Come on, Jardine, she thought silently, almost prayerfully, at the pilot. Be sloppy just this once. Break SOP just a little bit, please. I don’t want to kill you if I don’t have to.
"All right, Rodgers. Over to you and Fierenzi."
"Gee, thanks a whole hell of a lot," Citizen Sergeant Rodgers muttered just loud enough for Jardine to hear but not quite loud enough he couldn’t pretend he’d thought he was talking only to himself if the citizen lieutenant jerked him up short over it. Not that Rodgers really cared a whole hell of a lot. He was an old Hades hand, and he’d seen a handful of other hotshots like Jardine come and go. The citizen lieutenant’s by-the-book, pain-in-the-ass mania for details had lasted longer than most, but sooner or later Hades took the starch out of even the most regulation personality. Still, it would be nice if Jardine would go ahead and get it the hell out of his system and be done with it.

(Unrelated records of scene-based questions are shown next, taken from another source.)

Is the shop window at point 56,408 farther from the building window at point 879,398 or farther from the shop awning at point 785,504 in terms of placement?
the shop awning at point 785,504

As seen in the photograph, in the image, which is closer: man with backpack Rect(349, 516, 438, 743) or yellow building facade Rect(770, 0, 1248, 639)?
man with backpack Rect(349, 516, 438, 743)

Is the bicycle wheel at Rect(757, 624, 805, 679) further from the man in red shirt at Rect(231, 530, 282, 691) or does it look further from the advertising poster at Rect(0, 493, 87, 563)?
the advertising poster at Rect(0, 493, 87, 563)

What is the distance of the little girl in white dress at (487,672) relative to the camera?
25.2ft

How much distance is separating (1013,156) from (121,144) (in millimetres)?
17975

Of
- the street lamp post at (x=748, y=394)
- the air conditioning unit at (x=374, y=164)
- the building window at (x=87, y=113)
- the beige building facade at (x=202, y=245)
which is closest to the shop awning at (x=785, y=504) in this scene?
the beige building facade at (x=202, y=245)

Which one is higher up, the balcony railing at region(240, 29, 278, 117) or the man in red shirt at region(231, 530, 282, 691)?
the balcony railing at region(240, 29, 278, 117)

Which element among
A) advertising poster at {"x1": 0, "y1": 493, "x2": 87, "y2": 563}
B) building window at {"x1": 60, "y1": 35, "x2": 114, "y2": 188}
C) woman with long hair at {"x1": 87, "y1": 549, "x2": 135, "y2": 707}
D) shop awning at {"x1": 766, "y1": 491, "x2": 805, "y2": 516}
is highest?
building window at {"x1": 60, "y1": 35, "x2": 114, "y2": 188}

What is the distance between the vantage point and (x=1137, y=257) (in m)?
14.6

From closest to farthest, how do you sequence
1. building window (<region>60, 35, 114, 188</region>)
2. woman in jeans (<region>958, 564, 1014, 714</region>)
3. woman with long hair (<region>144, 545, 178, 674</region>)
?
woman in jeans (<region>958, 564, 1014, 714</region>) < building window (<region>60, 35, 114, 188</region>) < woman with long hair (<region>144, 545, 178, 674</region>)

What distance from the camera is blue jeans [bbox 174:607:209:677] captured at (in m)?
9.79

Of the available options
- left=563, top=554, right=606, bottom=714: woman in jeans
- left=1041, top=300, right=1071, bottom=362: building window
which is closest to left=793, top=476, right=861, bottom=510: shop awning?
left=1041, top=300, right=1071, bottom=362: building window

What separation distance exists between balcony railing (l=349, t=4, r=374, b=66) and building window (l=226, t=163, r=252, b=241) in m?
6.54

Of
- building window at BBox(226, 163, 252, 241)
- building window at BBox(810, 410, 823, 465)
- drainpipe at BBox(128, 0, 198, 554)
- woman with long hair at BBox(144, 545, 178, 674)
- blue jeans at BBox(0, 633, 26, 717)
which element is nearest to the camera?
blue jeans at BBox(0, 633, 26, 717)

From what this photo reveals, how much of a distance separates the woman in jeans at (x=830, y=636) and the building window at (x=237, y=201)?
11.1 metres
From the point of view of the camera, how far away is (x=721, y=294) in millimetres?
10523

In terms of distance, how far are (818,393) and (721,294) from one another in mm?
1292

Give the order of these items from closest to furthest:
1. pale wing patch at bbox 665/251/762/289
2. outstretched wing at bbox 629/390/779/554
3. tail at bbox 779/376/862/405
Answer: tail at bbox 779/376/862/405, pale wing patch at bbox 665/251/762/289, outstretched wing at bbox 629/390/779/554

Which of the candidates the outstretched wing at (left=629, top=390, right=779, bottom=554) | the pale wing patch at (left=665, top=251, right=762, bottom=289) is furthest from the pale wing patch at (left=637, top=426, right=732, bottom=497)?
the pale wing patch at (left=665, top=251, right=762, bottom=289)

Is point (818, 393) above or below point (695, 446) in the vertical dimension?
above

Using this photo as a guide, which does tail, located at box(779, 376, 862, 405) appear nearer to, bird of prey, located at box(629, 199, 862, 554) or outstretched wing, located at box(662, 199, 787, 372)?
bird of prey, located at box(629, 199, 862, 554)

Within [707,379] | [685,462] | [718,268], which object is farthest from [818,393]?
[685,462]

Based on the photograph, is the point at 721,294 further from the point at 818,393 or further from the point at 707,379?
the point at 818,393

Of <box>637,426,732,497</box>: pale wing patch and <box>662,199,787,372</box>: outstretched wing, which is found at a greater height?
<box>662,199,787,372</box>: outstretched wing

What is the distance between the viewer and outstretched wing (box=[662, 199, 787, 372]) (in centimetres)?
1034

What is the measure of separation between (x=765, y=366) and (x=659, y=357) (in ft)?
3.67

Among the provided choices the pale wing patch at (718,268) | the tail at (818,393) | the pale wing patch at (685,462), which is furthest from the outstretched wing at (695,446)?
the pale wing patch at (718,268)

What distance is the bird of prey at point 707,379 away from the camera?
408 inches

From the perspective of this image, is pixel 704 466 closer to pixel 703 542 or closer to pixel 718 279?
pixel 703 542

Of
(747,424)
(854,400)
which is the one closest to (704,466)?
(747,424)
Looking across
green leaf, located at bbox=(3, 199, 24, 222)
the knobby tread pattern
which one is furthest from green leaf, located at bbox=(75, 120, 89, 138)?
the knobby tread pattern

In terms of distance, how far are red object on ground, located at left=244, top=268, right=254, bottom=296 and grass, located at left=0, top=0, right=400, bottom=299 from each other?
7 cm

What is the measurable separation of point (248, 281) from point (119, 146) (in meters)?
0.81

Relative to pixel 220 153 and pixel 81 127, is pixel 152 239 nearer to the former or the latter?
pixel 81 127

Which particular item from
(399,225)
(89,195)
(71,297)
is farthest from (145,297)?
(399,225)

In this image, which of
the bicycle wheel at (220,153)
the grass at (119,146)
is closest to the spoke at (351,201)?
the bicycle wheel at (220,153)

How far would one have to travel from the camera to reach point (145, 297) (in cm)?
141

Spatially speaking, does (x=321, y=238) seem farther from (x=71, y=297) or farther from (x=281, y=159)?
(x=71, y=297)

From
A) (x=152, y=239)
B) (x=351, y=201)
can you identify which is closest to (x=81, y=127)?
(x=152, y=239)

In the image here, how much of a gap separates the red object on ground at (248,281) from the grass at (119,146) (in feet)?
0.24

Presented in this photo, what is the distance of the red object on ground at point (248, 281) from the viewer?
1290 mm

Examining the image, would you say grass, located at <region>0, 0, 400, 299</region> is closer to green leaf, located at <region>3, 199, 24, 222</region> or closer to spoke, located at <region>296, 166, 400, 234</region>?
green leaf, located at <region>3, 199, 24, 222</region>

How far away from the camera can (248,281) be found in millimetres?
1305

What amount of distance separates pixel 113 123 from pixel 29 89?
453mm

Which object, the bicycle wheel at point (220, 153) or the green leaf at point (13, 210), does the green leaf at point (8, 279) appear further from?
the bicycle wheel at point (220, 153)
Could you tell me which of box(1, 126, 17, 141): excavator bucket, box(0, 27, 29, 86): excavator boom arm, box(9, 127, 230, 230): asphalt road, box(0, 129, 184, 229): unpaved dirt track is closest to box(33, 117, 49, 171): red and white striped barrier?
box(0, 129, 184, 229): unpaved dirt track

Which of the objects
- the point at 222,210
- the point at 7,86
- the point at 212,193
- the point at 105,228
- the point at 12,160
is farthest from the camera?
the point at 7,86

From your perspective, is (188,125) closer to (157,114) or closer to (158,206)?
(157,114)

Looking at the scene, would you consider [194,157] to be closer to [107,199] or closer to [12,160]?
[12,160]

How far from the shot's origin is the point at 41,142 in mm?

But he wouldn’t—or not yet, anyway—and that meant he’d be staying at the controls with the turbines spooling over and Gearing would be staying on the dorsal gun, just in case. And that meant it was going to be completely up to Rodgers and Citizen Corporal Fierenzi to unload all the stinking food for the useless bastards here in Inferno.
Of course, there are some pluses, Rodgers reminded himself as he hit the button and the big rear cargo hatch whined open. I may be stuck humping this stuff out, but it’ll give me a fresh chance to look over the local talent. If that cute little brunette’s still out here, maybe I’ll just cut her out of the herd and take her back to Styx with me.
And maybe he wouldn’t, too, he thought. None of the prison bait in Inferno had been sent here for good behavior, after all. Cute as that sweet little number looked, ordering her into his bed might not be the very smartest thing he could possibly do.